The bill expands Medicare coverage to include acupuncture—broadening access to non-opioid pain treatment and new payment opportunities for providers—while increasing federal costs and creating implementation, licensure, and administrative challenges.
Medicare beneficiaries gain Medicare coverage for acupuncture, increasing access to non-opioid pain treatment options.
Hospitals and institutional providers can receive separate payment for inpatient acupuncturist services, encouraging integration of acupuncture into inpatient care.
Licensed acupuncturists and qualifying practitioners can bill Medicare under the physician fee schedule, creating a new revenue source and expanding provider opportunities.
Taxpayers and Medicare beneficiaries face increased federal spending and potential higher program costs due to expanded coverage.
Medicare beneficiaries and practitioners may see inconsistent provider eligibility and access across states because state licensure varies and the Secretary must apply criteria, producing uneven implementation.
Hospitals, providers, and CMS will face increased billing complexity and administrative burden during implementation (new coding, billing rules, accreditation), which could slow adoption and raise compliance costs.
Based on analysis of 2 sections of legislative text.
Adds qualified acupuncturist services to Medicare Part B, defines eligible providers, and makes those services payable under physician payment and billing rules.
Introduced February 27, 2025 by Judy Chu · Last progress February 27, 2025
Adds coverage of qualified acupuncturist services to Medicare Part B, defining who counts as a qualified acupuncturist and making acupuncture services payable under Medicare’s existing physician payment and billing rules. The law requires CMS to treat licensed acupuncturists (or, where a State has no acupuncturist licensure, persons meeting Secretary-established criteria such as national certification, and physicians authorized by State law) as eligible providers and makes acupuncture separately payable for institutional and inpatient settings. Changes take effect for services furnished on or after 270 days after enactment, and adjust several Medicare billing and payment rules so acupuncture is reimbursed under the physician fee schedule and billed like other practitioners.

(DATA SUPPLIED)

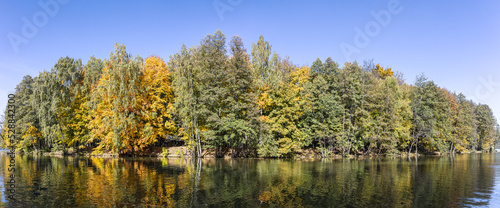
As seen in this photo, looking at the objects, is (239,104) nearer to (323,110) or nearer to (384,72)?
(323,110)

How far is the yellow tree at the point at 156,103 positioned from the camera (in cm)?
6041

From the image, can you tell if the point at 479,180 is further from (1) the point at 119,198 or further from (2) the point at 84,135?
(2) the point at 84,135

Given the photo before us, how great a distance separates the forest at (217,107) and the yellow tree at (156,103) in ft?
0.70

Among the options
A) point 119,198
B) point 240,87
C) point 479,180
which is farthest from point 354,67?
point 119,198

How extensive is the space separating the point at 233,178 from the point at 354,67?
1860 inches

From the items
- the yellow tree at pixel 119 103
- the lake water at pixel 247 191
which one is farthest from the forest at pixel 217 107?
the lake water at pixel 247 191

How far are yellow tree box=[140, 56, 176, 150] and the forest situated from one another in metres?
0.21

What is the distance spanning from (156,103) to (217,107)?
40.0 feet

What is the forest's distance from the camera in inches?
2315

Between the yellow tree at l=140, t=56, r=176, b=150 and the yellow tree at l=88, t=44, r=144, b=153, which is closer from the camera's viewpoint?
the yellow tree at l=88, t=44, r=144, b=153

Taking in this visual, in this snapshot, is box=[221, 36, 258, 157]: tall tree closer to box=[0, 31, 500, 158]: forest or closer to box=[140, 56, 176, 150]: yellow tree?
box=[0, 31, 500, 158]: forest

(YOUR INSTRUCTIONS) Copy everything in the acupuncture bill summary from "Based on analysis" down to "under physician payment and billing rules.", putting "Part B of Medicare" in place of "Medicare Part B".

(FINAL ANSWER)
Based on analysis of 2 sections of legislative text.
Adds qualified acupuncturist services to Part B of Medicare, defines eligible providers, and makes those services payable under physician payment and billing rules.